Since our Assistenten won’t bother reading material in advance (I do not even know the number of participants beforehand), we will work through the case online and just do the discussion part. This should lead to the realization that you need some structure for such ethical discussions – and I will hand out the particular example of the text to them.

As for literature on Huntingtons, there is nothing better than a current review in the Lancet Neurology. With regards to the ethical problem of presymptomatic genetic testing in Huntington’s: You will find a chapter on this classical topic in any good genetics book and similarly in every good ethics book.

Gyri and Sulci of the lateral view of the brain

One of the most obvious core qualifications of a Neurologists is neuroanatomy knowledge. We are going to recap gyri, sulci and lobes. First we are filling in all annotations on the medical color book page, then compare it to the Sobotta atlas and finally (most importantly) try to identify the gyri on axial T1 images.

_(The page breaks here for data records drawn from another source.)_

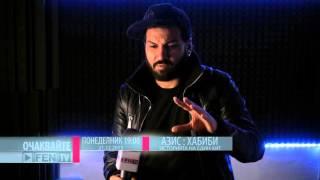 ОЧАКВАЙТЕ! АЗИС: ХАБИБИ - историята на един хит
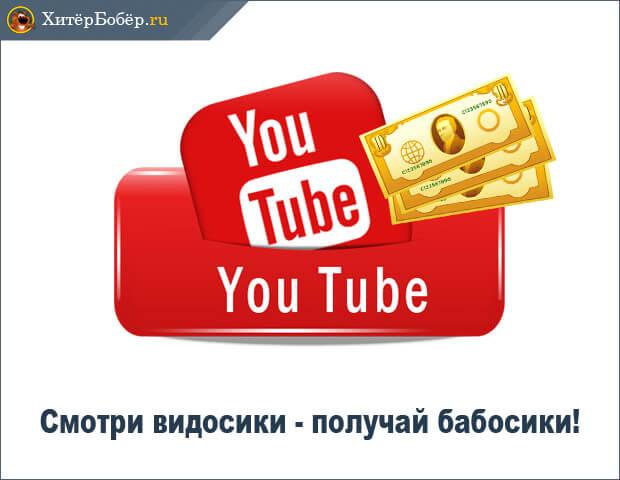 Заработок на просмотрах видео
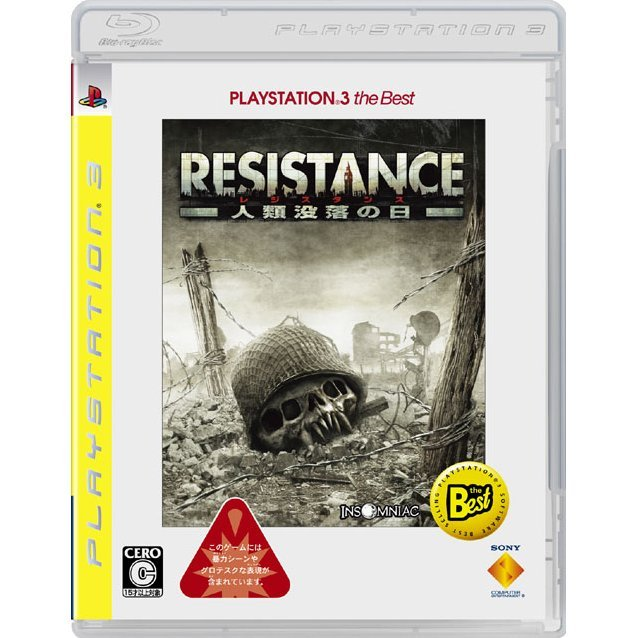 Resistance: Fall of Man (PlayStation3 the Best)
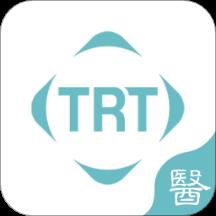 同仁堂国际医生版appv1.1.4 安卓版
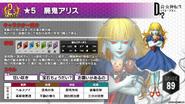 Classic Alice Dx2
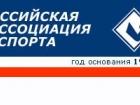 Mistrzostwa Rosji na żywo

Added after the fact: It is easy to locate the frontal gyri on the mri once you identified the frontal end (which is not identical to the frontal pole!). For the temporal gyri start with the central sulcus (a problem in itself, but we covered this in a previous session), extend it into the temporal operculum, then take the highest gyrus there as the superior temporal gyrus. The most difficult one is the inferior parietal gyrus, since the intraparietal sulcus is hard to identify.

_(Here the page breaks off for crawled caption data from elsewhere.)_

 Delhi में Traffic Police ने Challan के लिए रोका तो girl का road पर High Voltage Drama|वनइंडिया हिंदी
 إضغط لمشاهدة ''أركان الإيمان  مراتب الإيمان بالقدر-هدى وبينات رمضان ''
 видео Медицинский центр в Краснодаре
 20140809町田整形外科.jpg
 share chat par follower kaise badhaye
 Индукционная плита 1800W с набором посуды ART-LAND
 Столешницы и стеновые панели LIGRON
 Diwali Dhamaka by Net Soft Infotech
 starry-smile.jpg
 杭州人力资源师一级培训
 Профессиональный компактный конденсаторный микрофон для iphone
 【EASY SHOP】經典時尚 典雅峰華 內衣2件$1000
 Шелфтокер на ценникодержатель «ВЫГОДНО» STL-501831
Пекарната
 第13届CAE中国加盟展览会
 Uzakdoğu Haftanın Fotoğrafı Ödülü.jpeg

Yesterday we talked about a pt with strange white matter lesions. The resident had – of course – done a spinal tap, discovered oligoclonal bands. When discussing various microbiology tests we were still missing, it dawned on me: she hadn’t even done a syphilis serology. What used to be routine on all neuro pts has gotten kicked so far back that we tend to forget this great chameleon of all neurological complaints.

So first of all: the HBL rule – allways do HIV, Borreliosis, Lues (aka Syphilis) whenever thinking about infectious diseases in Neuro.

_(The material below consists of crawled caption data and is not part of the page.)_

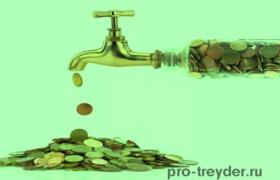Как создать денежный поток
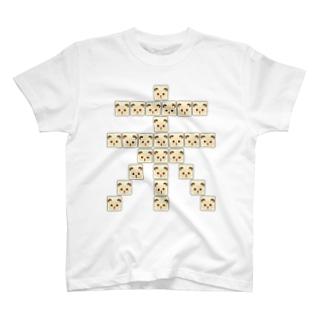 干支文字-未-animal up-アニマルアップ-  T-shirts
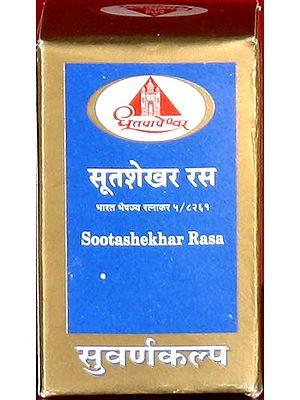 Sootashekhar Rasa – Bharat Bhaishajya Ratnakar 5/8261 (Suvarna Kalpa)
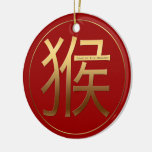 2016 Monkey Year with Gold embossed effect - Double-Sided Ceramic Round Christmas Ornament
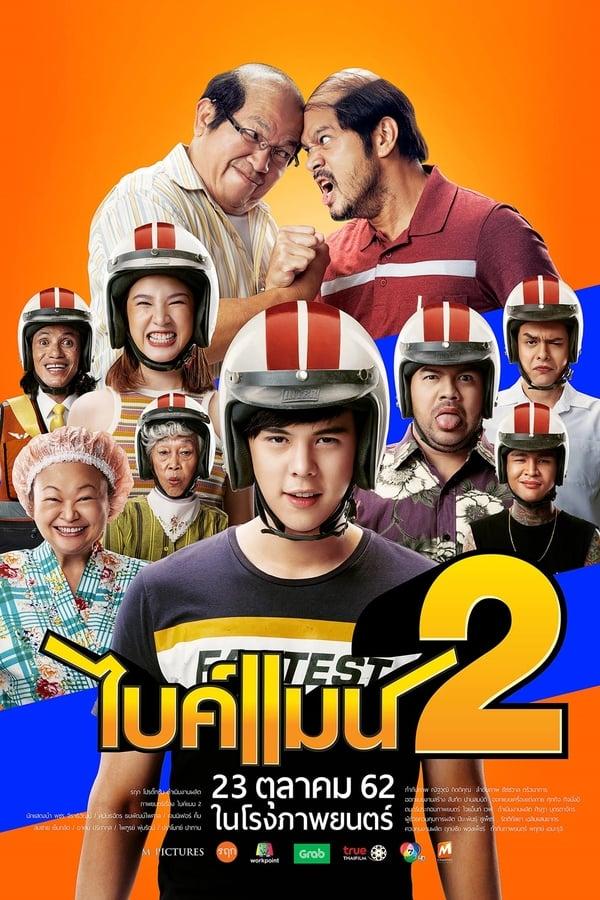 ไบค์แมน 2 (2019) Bikeman 2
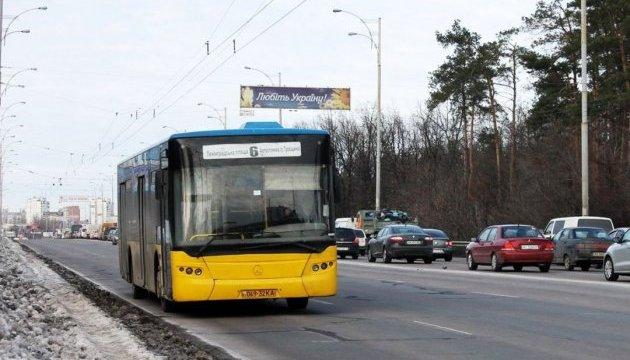 Весь столичний транспорт із січня буде з Wi-Fi - Київпастранс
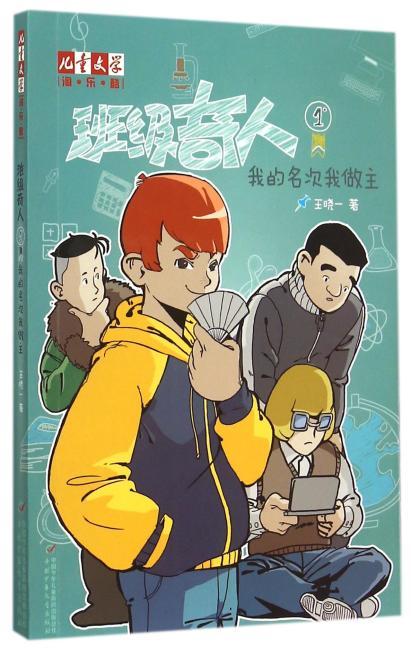 《儿童文学》淘·乐·酷书系——班级奇人1·我的名次我做主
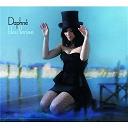 Daphné - Bleu venise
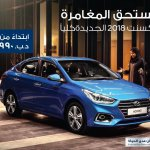 Middle East-spec 2018 Hyundai Accent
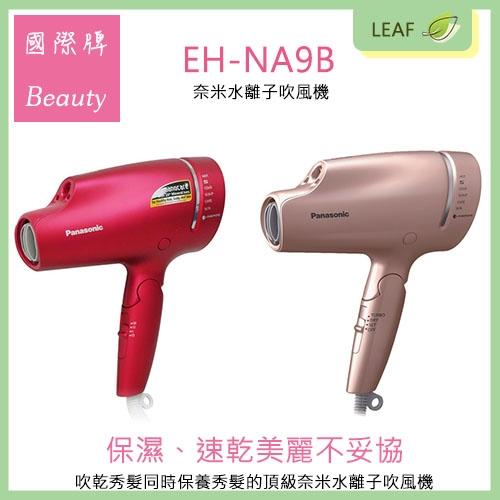 【全新免運】Panasonic 國際牌 EH-NA9B 奈米水離子 吹風機 日本同步 護髮潤肌模式 雙倍礦物負離子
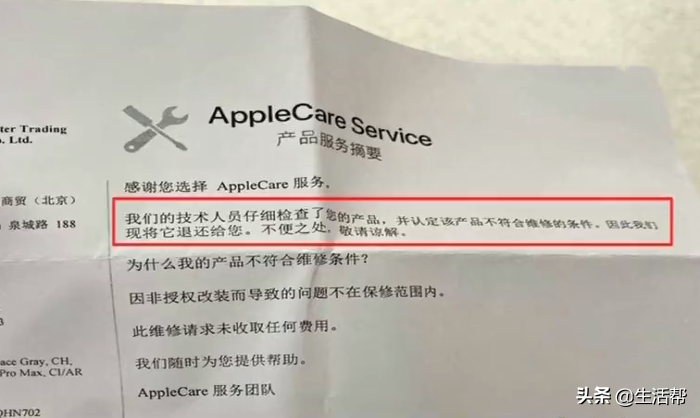 """刚用五个月就出问题!花一万多买""""苹果"""",保修期内碰上""""维修难题"""""""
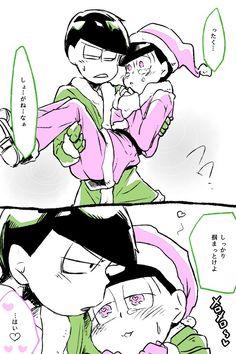 【おそ松さん】「さーて、捕まんないうちに帰りますか」(漫画)
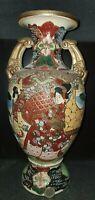 ANCIEN GRAND VASE SATSUMA PORCELAINE FINE JAPON JAPONAIS GEISHA TOKYO KYOTO H 36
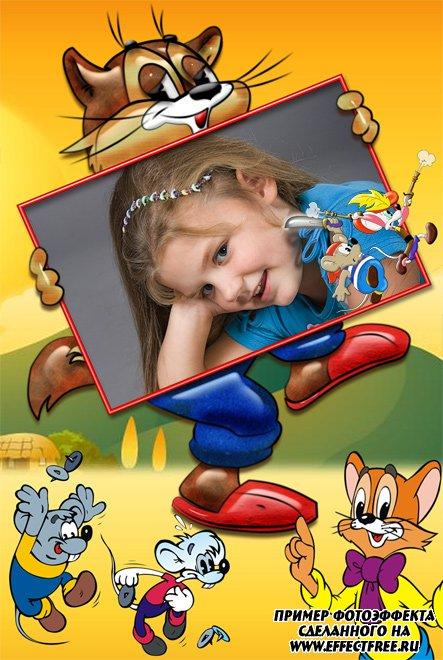 Вставить фото в рамку с героями мультиков, сделать фото онлайн с Леопольдом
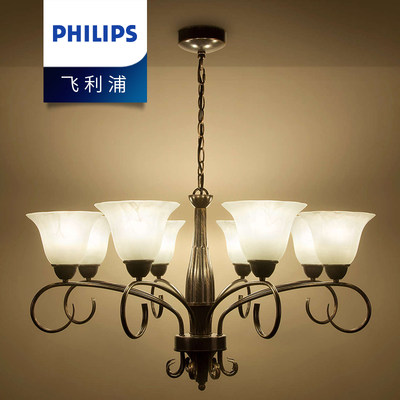 Philips lily chandelier 5 head 8 head lily simple European style flower lamp living room bedroom American style chandelier height adjustable
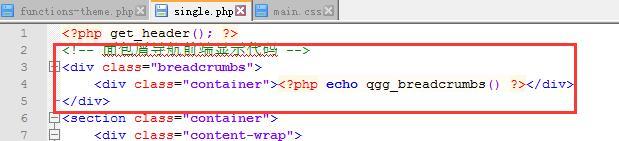 纯代码为WordPress文章页添加面包屑导航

Here is a list of contexts, in which to think of Syphilis:

– Stroke in the (relatively) young
– “Viral meningitis” perhaps with elevated CSF pressure
– Gradual vision loss
– Vertigo with non-typical presentation
– (pre-)dementia
– Psychosis, particularly mania, not only because general paresis can look like BPD, but also b/c the sexual generosity of mania can certainly to STDs.
– Ataxia (of course)
– Myelitis
– Any other neuro complaint

Tomorrow we will be covering Neurosyphilis, using standard textbook chapters (Adams), the current AWMF guideline and the article

The changing face of neurosyphilis.Chahine LM, Khoriaty RN, Tomford WJ, Hussain MS.
Int J Stroke. 2011 Apr;6(2):136-43. doi: 10.1111/j.1747-4949.2010.00568.x. Epub 2011 Jan 10.

While surfing on the Syphilis wave, I came across a book title, that should find it’s way into my shelf: Deborah Hayden, POX (here‘s a review in the BMJ).